DATA TO EXAMINE>
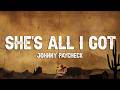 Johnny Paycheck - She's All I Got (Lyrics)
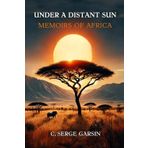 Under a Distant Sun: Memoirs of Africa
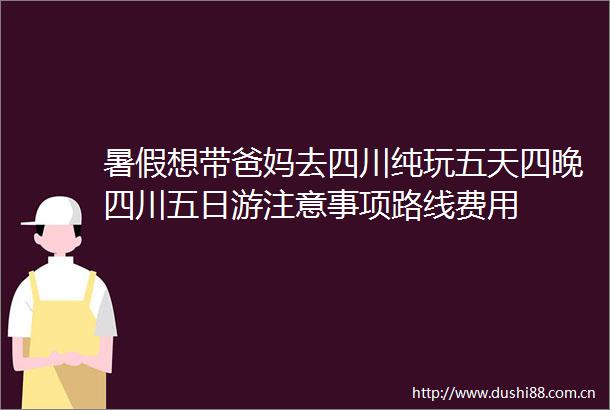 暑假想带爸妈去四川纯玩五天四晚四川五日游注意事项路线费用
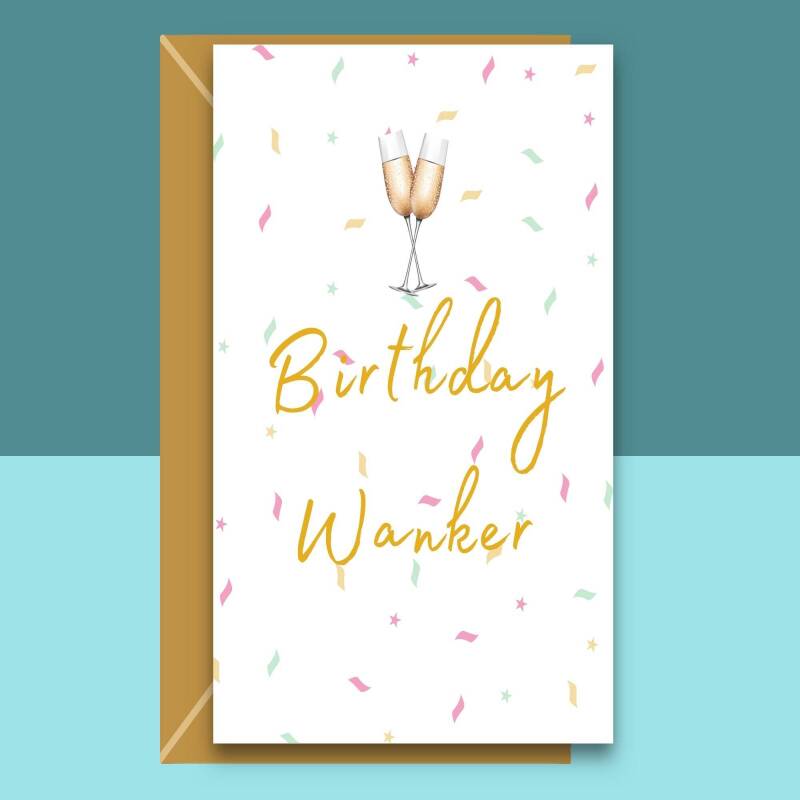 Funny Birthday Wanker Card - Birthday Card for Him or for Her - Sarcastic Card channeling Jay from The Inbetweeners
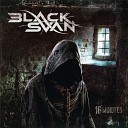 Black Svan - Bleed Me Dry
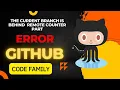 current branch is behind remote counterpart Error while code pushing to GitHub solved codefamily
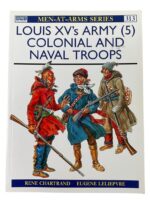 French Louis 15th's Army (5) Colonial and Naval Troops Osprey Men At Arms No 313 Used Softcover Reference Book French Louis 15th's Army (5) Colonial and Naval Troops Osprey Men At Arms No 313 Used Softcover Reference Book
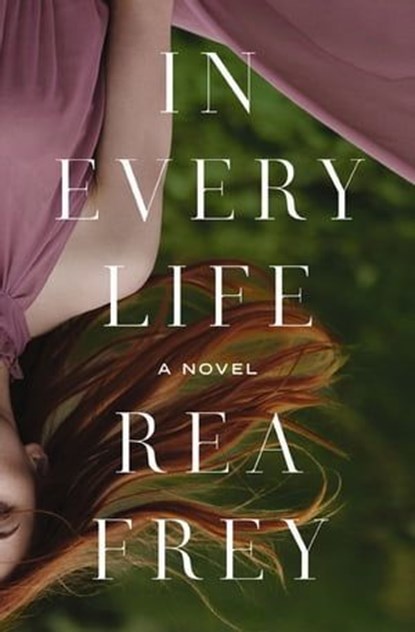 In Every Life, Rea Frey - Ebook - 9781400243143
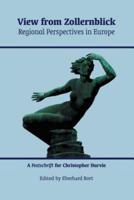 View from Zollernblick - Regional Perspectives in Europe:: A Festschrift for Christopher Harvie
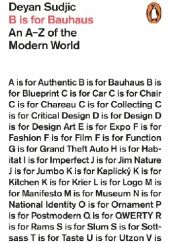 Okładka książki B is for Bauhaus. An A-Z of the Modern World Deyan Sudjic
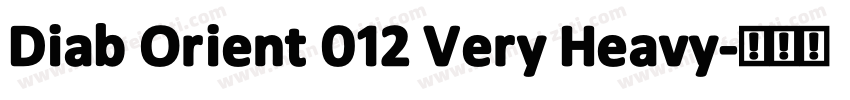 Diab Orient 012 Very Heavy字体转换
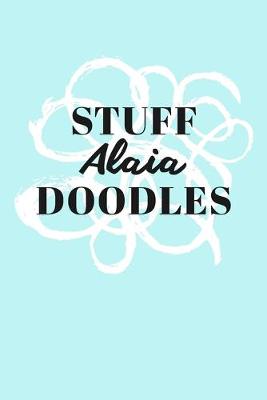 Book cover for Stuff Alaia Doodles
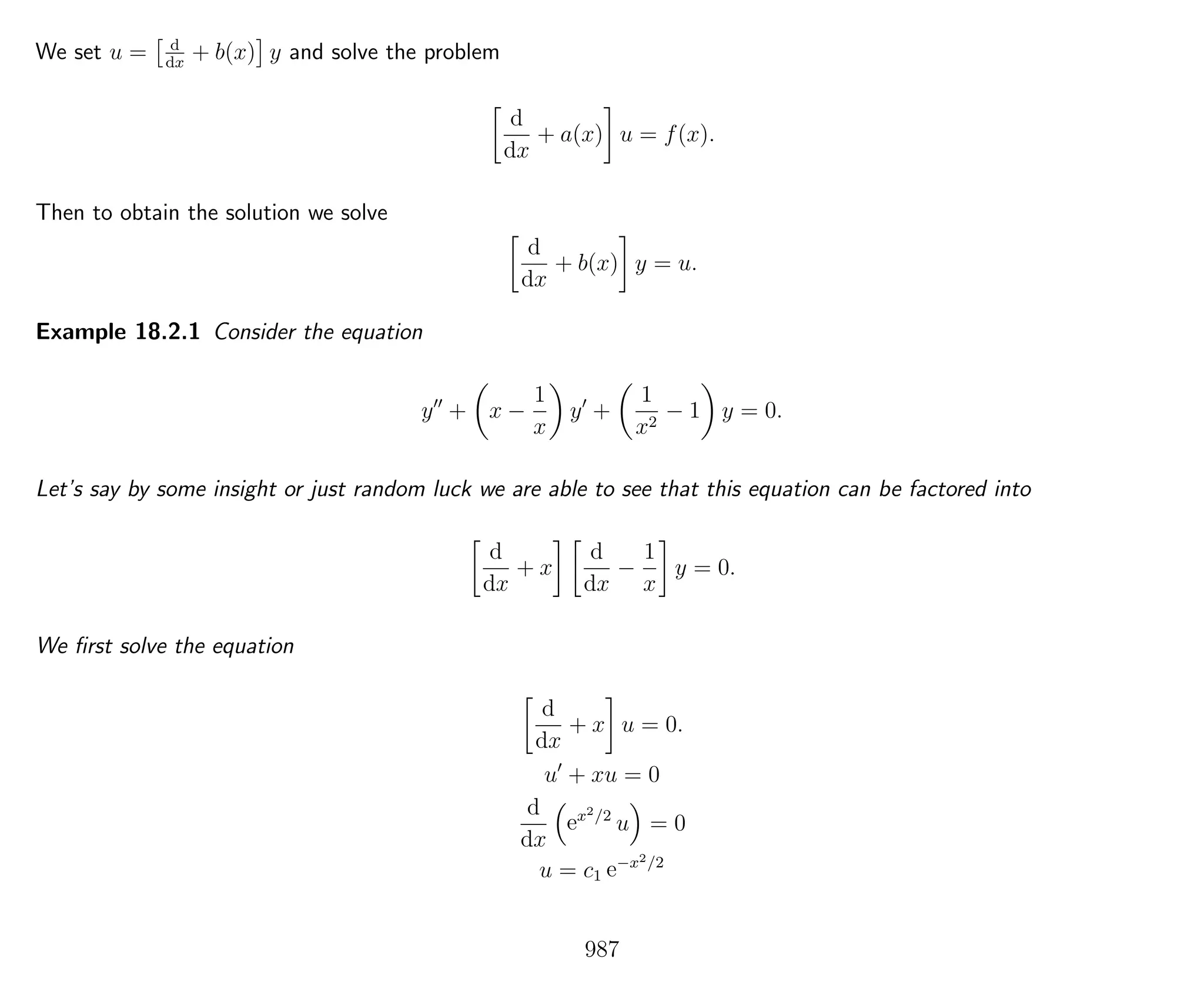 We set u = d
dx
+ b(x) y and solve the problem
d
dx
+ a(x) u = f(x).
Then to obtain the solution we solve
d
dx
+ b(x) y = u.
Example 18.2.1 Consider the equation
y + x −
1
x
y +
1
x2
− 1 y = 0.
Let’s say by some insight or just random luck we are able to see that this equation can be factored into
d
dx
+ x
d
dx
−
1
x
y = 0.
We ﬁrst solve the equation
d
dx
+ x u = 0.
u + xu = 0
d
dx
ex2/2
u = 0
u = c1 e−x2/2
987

PROBLEM DETAILS> Please copy each line of the records above in which the word "equation" can be found.

SOLUTION>
Example 18.2.1 Consider the equation
Let’s say by some insight or just random luck we are able to see that this equation can be factored into
We ﬁrst solve the equation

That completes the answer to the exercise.